Je remarque bien, lui écrit Nietzsche, qu’il y a dans ta nature, très cher ami, quelque chose d’héroïque, qui voudrait se créer tout un monde de luttes et de peines[1].

Ces hobereaux d’Ost-Elbie, restés au total une race réaliste, vigoureuse et inculte, auront été réhabilités par de nobles échantillons d’humanité depuis Kleist. Gersdorff fut un de ces officiers cultivés et artistes. Nietzsche, son ami, en qui il avait confiance, s’étant fait schopenhauérien et wagnérien, il suivit Nietzsche avec une loyauté féodale. Il reconnaissait en lui le chef intellectuellement supérieur. Inversement, il fut pour Nietzsche le modèle de l’aristocrate, admiré pour l’aisance des manières, pour l’urbanité sans défaut et pour la sûreté du cœur. De la délicatesse greffée sur de la force, voilà comment Nietzsche, plus tard, se représentera l’humanité noble à venir. L’image de son ami Gersdorff flottera souvent dans sa mémoire quand il se demandera : Was ist vornehm ?

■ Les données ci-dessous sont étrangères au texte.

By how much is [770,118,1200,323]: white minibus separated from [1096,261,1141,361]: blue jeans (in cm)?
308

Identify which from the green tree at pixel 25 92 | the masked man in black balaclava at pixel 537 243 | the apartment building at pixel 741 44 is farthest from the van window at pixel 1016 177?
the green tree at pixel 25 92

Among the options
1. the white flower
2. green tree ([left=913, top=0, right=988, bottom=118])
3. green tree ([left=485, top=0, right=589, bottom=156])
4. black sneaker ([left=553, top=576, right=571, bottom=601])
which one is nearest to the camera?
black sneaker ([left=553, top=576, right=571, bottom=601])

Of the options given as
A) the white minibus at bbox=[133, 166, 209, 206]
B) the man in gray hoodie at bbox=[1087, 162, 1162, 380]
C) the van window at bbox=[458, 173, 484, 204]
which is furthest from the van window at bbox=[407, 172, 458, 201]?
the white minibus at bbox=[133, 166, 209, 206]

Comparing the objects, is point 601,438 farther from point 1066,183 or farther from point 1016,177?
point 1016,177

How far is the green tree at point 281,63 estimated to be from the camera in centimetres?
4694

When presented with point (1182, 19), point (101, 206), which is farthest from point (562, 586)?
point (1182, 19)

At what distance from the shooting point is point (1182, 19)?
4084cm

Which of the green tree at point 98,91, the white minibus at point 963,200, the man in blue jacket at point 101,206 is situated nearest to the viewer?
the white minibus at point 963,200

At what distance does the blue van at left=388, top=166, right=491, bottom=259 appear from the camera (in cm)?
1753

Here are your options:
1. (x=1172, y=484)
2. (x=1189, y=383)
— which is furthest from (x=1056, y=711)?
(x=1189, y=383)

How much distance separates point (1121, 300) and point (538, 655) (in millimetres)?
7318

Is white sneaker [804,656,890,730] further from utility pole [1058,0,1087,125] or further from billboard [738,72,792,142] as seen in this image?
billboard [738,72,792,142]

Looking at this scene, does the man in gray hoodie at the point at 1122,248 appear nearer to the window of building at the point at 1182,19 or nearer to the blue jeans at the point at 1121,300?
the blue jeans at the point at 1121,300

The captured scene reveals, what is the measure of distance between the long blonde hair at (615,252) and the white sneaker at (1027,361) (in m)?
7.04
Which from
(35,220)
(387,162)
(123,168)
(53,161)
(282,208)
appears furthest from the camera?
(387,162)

Leur schopenhauèrisme équivalait pour eux à une religion. Elle liait ensemble leurs âmes par un sentiment commun de la vie. Quand un frère de Gersdorff mourait d’une blessure reçue à Sadowa, Nietzsche osait le consoler avec des pensées prises à Schopenhauer. Ils éprouvaient ensemble que ces croyances n’aidaient pas seulement à vivre, mais à mourir[2]. Sur les champs de bataille de 1870, qu’ils avaient vus, Gersdorff, en jeune lieutenant de l’active, Nietzsche, en ambulancier triste, tandis que leurs âmes se cherchaient dans la grande

  1. Corr., 1, 149. — Il existe des lettres de Gersdorff à Overbeck. C.-A. Bernoulli en publie dans son Franz Overbeck de savoureux fragments.
  2. Corr., I, 170, 173.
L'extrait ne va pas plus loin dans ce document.